Tra XX e XXI secolo

USA, dall'egemonia al predominio

 Rimasti l'unica superpotenza dopo il crollo dell'URSS, gli Stati Uniti si sono trovati ad affrontare l'impegnativo compito di ri­definire il proprio ruolo in un contesto internazionale forte­mente instabile e in rapido cambiamento. Se si esclude un bre­ve periodo sul finire della presidenza del repubblicano George Bush, la sfida interessò l'intera amministrazione del democra tico Bill Clinton, che, nel corso del suo duplice mandato (1992-2000), venne elaborando una strategia egemo­nica a più livelli. Infatti, mentre da un lato questa si tradusse nell'asserzione della supremazia degli Stati Uniti in campo militare, attestata da un forte interventismo in politica estera (ex-Iugoslavia, Somalia, Haiti), da un altro lato tale posizione egemonica fu temperata dalla ricerca sistematica di una concer­tazione con le altre potenze e organizzazioni internazioni relativamente ai problemi di portata generale in campo sociosanitario, ambientale o economico. Soprattutto in quest'ultimo ambito, l'amministrazione Clinton conseguì risultati importan­ti sia a livello regionale, rinsaldando i vincoli con Canada e Messico mediante il NAFTA (Accordo di libero scambio dell'Ameri­ca del Nord, 1994) sia a livello internazionale, incentivando, gra­zie a una lunga fase d'espansione economica del Paese, il rapi­do diffondersi su scala planetaria dell'economia di mercato, fe­nomeno divenuto noto col nome di globalizzazione. Non man­carono, tuttavia, aspetti contraddittori nella politica clintoniana, come per esempio l'adesione, nel 1997, ai principi ispirato­ri del protocollo di Kyoto circa la riduzione di emissione di gas serra nell'atmosfera, e il rifiuto, invece, l'anno seguente, di sottoscrivere lo statuto di Roma istitutivo di una Corte penale in­ternazionale incaricata di perseguire i crimini di guerra e con­tro l'umanità.

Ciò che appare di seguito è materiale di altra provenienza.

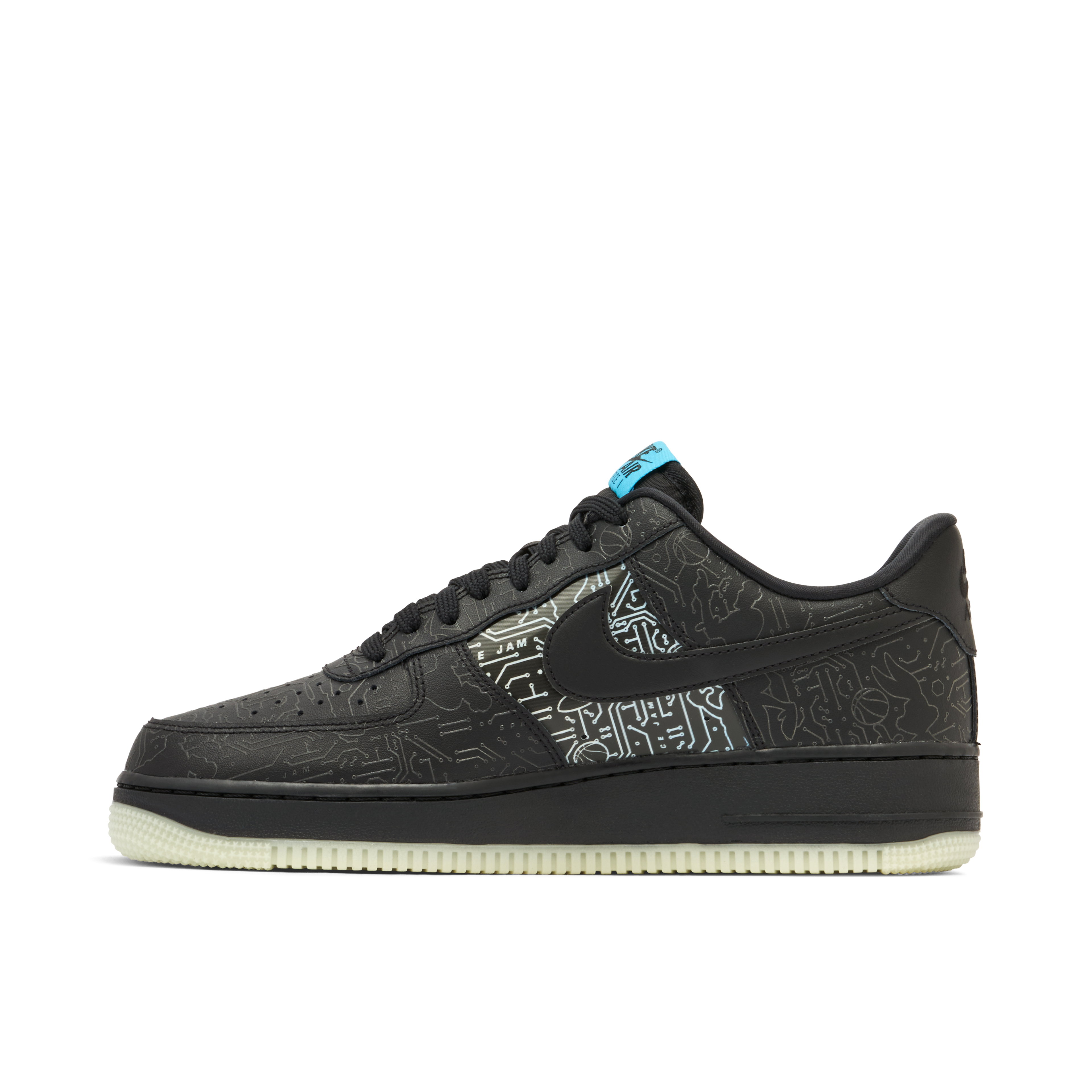 Space Jam x Air Force 1 07 Computer Chip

I prodromi di una crisi del modello di egemonia americana ma­turato negli anni '90 si manifestarono dapprima marginalmen­te, con la sua contestazione nel 1999 da parte del nascente movimento no global in occasione del vertice di Seattle dell'Or­ganizzazione mondiale del commercio (WTO), poi in modo dirompente con il crollo della borsa di Wall Street del 10 marzo 2000, preludio della recessione economica d'inizio secolo. Nel gennaio 2001, dopo una battaglia elettorale vinta di misu­ra, si insedia alla presidenza il repubblicano George Walker Bush, figlio del predecessore di Clinton. Questi fin dai primi mesi di mandato intraprende una radicale revisione della poli­tica clintoniana in senso unilateralista, ridimensionando gli im­pegni derivanti dal protocollo di Kyoto, quindi congelando l'at­tuazione degli accordi internazionali di messa al bando delle ar­mi chimiche e batteriologiche, infine riprendendo e rilancian­do il progetto reaganiano di guerre stellari. In questo contesto irrompe l'attentato terroristico dell'11 settembre, che, portando per la pri­ma volta la guerra nel cuore della metropoli americana, sospinge l'amministrazione Bush su posizioni oltranziste. In ot­tobre gli Stati Uniti, fiancheggiati da numerosi Paesi, attaccano i santuari del terrorismo islamico in Afghanistan (operazione Enduring Freedom), abbattendo il mese successivo il regime integralista dei Talebani. Nel gennaio 2002, mentre a Washington scoppia lo scandalo Enron, il colosso energetico nella cui bancarotta sono coinvolti elementi vicini allo staff presidenzia­le, Bush indica nei "Paesi canaglia", facenti parte del cosiddet­to "asse del male" - Iraq, Iran e Corea del Nord -, i possibili obiettivi prossimi venturi dell'offensiva antiterroristica americana. Alle parole seguono i fatti e nel marzo 2003, aggirando il preannunciato veto da parte del Consiglio di sicurezza dell'ONU, gli Stati Uniti insieme con la Gran Bretagna e altri Stati aprono le ostilità contro l'Iraq (operazione Iraq Freedom).